Here are some tents in DreamVille… Here is the SAME location of tents Saturday morning after the storm Friday night. Notice the guy fishing in the back of the lake…
People would wait in the dirty mud to shower, then would have to walk back into the mud after they cleaned their bodies. It was pretty gross. This group was constantly BBQing – each time we walked past their campsite they always had something new on the grill. This time it was their wet muddy shoes.
After having been in the muddy realms of DreamVille, we quickly were on the prowl for tickets to get back into the festival! We kept our eyes and ears alert for anyone selling their tickets, but the tickets we had come across were outrageously overpriced…people wanted anywhere from 300-900 Euro for tickets! We knew that we would likely find better deals for Sunday, Day 3 tickets for cheap, so we patiently waited.
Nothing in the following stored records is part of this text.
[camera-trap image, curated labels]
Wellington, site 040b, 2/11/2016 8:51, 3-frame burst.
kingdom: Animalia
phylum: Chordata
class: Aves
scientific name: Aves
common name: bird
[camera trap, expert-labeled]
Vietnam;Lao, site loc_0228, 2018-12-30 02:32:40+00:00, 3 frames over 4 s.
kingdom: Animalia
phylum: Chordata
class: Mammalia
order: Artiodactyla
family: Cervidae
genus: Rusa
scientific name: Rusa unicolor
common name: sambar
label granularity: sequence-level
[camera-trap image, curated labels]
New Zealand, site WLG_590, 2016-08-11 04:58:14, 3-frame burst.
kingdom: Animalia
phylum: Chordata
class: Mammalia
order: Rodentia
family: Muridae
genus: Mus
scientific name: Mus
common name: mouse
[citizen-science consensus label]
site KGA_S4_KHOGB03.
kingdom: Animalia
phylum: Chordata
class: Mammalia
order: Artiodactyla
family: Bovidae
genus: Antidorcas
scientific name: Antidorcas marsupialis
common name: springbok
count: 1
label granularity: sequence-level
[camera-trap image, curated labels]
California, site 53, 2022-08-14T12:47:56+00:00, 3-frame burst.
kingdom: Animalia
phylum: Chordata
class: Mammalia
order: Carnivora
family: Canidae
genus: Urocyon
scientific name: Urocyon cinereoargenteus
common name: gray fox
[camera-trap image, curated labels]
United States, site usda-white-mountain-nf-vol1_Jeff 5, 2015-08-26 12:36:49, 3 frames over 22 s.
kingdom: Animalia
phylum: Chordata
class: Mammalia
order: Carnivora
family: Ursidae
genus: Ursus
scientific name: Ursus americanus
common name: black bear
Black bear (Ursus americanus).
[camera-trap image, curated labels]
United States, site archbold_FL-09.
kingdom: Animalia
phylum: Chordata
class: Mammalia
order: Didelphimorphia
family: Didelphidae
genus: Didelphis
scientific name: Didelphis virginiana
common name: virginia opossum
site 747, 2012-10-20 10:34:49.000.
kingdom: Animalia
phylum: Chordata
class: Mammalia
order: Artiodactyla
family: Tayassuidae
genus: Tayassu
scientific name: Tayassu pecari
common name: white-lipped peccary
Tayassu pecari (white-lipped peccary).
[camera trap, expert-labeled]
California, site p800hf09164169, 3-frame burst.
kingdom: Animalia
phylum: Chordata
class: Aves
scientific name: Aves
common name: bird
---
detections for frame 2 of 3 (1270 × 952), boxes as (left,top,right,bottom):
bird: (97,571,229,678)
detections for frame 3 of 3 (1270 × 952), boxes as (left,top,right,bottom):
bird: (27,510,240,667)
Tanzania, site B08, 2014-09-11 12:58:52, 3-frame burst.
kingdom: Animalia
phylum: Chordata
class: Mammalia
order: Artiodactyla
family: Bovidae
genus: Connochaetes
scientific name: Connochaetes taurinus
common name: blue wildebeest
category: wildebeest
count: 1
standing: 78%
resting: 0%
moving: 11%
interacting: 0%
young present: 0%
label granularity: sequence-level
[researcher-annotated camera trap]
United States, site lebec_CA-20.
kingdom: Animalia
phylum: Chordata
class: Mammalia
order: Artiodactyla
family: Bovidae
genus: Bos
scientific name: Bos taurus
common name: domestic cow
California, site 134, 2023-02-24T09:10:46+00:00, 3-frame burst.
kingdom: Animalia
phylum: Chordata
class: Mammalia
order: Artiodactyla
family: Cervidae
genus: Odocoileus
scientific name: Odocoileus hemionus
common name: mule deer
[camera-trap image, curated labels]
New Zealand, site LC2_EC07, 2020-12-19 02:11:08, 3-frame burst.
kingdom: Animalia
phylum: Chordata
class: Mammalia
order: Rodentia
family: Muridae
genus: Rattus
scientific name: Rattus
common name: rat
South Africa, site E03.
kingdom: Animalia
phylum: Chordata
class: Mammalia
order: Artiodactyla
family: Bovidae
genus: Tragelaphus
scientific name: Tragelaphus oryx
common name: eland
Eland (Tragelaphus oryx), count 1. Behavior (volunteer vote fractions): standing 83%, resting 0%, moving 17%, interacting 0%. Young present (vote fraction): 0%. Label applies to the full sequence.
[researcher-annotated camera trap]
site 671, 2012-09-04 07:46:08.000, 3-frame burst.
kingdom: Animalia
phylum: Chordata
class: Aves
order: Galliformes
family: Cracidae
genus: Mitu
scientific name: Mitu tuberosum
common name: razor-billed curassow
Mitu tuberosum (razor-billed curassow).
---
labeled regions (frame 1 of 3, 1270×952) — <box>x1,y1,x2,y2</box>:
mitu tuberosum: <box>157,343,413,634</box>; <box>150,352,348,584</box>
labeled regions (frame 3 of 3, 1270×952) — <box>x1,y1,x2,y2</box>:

During a bit of down time Jessica played a racing game and won, she scored a fresh new tank top. Since we have been traveling with such little amount of clothes it was nice to get something so fresh and so clean. Plus – it had her favorite animal on it, an elephant! That got us both excited for Thailand. Jessica got creative and painted a couple signs to help get us tickets. She used her only bottle of nail polish and donated it to our “find me tickets” cause. Surprisingly these signs worked really REALLY well. We had about 15 different people approach us on Sunday and we were able to pickup tickets for 75 Euro each! We got our new wristbands (blue and yellow) and we rushed back to camp to gather our festival gear and headed right into the festival. Some of our favorite DJs were playing today, so we had to make it quick!
We stayed in this spot for the next 3 hours and eventually made our way to the front row for Mogwai and Kaskade. We got to the front row and had the time of our lives! Being that close made everything worth it. We even made it onto Tomorrowland’s TV live stream and friends back home were able to see us having a blast. Day 3 came to an end – we packed up camp and started our journey to Paris, France.